SUPPLIED RECORDS:
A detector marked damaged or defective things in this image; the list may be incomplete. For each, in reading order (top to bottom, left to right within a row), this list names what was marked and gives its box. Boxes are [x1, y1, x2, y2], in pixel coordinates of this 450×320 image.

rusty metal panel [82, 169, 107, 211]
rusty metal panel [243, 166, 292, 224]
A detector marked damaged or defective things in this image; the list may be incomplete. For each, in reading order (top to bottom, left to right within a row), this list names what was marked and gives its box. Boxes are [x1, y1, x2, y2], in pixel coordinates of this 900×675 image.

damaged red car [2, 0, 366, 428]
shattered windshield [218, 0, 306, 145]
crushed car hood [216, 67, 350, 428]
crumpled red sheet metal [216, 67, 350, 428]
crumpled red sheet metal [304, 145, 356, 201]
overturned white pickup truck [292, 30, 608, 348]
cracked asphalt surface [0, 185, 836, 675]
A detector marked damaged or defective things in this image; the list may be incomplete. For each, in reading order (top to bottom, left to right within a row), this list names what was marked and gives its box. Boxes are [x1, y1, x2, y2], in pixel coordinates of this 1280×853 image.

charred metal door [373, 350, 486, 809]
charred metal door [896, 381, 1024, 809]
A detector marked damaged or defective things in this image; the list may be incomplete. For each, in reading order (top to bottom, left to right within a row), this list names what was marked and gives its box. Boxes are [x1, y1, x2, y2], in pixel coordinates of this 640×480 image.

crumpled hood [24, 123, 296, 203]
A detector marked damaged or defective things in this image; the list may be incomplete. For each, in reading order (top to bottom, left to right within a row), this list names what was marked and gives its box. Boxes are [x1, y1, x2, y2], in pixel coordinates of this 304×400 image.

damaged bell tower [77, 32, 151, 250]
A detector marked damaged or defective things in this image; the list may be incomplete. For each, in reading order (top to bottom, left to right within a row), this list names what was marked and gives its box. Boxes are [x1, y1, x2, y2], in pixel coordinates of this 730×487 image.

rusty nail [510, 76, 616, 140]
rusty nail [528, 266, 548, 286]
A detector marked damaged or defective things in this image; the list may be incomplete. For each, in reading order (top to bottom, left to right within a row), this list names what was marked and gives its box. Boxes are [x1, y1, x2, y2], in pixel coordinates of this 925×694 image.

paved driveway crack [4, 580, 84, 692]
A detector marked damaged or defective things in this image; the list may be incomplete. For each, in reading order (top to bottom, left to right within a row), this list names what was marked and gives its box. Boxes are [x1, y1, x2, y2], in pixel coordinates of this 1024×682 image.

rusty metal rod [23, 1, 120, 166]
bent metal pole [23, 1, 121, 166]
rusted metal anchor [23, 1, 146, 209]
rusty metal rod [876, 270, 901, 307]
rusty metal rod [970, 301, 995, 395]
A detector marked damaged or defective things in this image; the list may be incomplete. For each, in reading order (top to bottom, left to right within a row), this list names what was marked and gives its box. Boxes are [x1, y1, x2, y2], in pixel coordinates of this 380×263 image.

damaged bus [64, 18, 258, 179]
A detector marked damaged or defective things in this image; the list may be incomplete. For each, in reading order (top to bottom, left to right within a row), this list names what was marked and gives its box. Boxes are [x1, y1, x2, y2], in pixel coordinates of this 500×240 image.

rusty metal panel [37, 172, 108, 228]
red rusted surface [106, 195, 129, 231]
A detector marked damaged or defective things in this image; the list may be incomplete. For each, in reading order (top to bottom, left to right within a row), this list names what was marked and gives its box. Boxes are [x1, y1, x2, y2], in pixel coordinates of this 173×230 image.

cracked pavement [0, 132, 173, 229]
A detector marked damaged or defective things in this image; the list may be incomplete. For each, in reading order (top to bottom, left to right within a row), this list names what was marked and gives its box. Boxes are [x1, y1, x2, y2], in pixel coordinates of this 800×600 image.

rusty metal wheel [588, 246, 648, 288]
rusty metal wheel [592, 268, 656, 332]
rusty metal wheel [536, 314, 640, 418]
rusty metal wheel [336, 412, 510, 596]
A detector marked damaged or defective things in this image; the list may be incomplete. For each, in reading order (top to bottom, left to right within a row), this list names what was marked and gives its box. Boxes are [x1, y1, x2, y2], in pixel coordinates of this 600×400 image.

WHAT IS EXPECTED:
Copy every one of the lines above word for word, without changing anything.

RESULT FOR THIS EXERCISE:
A detector marked damaged or defective things in this image; the list may be incomplete. For each, in reading order (top to bottom, left to right within a row), this list names what was marked and gives its box. Boxes are [x1, y1, x2, y2], in pixel coordinates of this 450×320 image.

rusty metal panel [82, 169, 107, 211]
rusty metal panel [243, 166, 292, 224]
A detector marked damaged or defective things in this image; the list may be incomplete. For each, in reading order (top to bottom, left to right within a row), this list names what was marked and gives its box. Boxes are [x1, y1, x2, y2], in pixel coordinates of this 900×675 image.

damaged red car [2, 0, 366, 428]
shattered windshield [218, 0, 306, 145]
crushed car hood [216, 67, 350, 428]
crumpled red sheet metal [216, 67, 350, 428]
crumpled red sheet metal [304, 145, 356, 201]
overturned white pickup truck [292, 30, 608, 348]
cracked asphalt surface [0, 185, 836, 675]
A detector marked damaged or defective things in this image; the list may be incomplete. For each, in reading order (top to bottom, left to right within a row), this list names what was marked and gives its box. Boxes are [x1, y1, x2, y2], in pixel coordinates of this 1280×853 image.

charred metal door [373, 350, 486, 809]
charred metal door [896, 381, 1024, 809]
A detector marked damaged or defective things in this image; the list may be incomplete. For each, in reading order (top to bottom, left to right within a row), this list names what was marked and gives its box. Boxes are [x1, y1, x2, y2], in pixel coordinates of this 640×480 image.

crumpled hood [24, 123, 296, 203]
A detector marked damaged or defective things in this image; the list may be incomplete. For each, in reading order (top to bottom, left to right within a row), this list names what was marked and gives its box. Boxes are [x1, y1, x2, y2], in pixel coordinates of this 304×400 image.

damaged bell tower [77, 32, 151, 250]
A detector marked damaged or defective things in this image; the list may be incomplete. For each, in reading order (top to bottom, left to right within a row), this list names what was marked and gives its box. Boxes are [x1, y1, x2, y2], in pixel coordinates of this 730×487 image.

rusty nail [510, 76, 616, 140]
rusty nail [528, 266, 548, 286]
A detector marked damaged or defective things in this image; the list may be incomplete. For each, in reading order (top to bottom, left to right within a row), this list names what was marked and gives its box. Boxes are [x1, y1, x2, y2], in pixel coordinates of this 925×694 image.

paved driveway crack [4, 580, 84, 692]
A detector marked damaged or defective things in this image; the list may be incomplete. For each, in reading order (top to bottom, left to right within a row), this list names what was marked and gives its box. Boxes are [x1, y1, x2, y2], in pixel coordinates of this 1024×682 image.

rusty metal rod [23, 1, 120, 166]
bent metal pole [23, 1, 121, 166]
rusted metal anchor [23, 1, 146, 209]
rusty metal rod [876, 270, 901, 307]
rusty metal rod [970, 301, 995, 395]
A detector marked damaged or defective things in this image; the list may be incomplete. For each, in reading order (top to bottom, left to right within a row), this list names what was marked and gives its box. Boxes are [x1, y1, x2, y2], in pixel coordinates of this 380×263 image.

damaged bus [64, 18, 258, 179]
A detector marked damaged or defective things in this image; the list may be incomplete. For each, in reading order (top to bottom, left to right within a row), this list names what was marked and gives its box. Boxes are [x1, y1, x2, y2], in pixel coordinates of this 500×240 image.

rusty metal panel [37, 172, 108, 228]
red rusted surface [106, 195, 129, 231]
A detector marked damaged or defective things in this image; the list may be incomplete. For each, in reading order (top to bottom, left to right within a row), this list names what was marked and gives its box. Boxes are [x1, y1, x2, y2], in pixel coordinates of this 173×230 image.

cracked pavement [0, 132, 173, 229]
A detector marked damaged or defective things in this image; the list may be incomplete. For each, in reading order (top to bottom, left to right within a row), this list names what was marked and gives its box. Boxes are [x1, y1, x2, y2], in pixel coordinates of this 800×600 image.

rusty metal wheel [588, 246, 648, 288]
rusty metal wheel [592, 268, 656, 332]
rusty metal wheel [536, 314, 640, 418]
rusty metal wheel [336, 412, 510, 596]
A detector marked damaged or defective things in this image; the list may be incomplete. For each, in reading order (top to bottom, left to right within a row), this list names what was marked and gives its box. Boxes are [x1, y1, x2, y2], in pixel coordinates of this 600×400 image.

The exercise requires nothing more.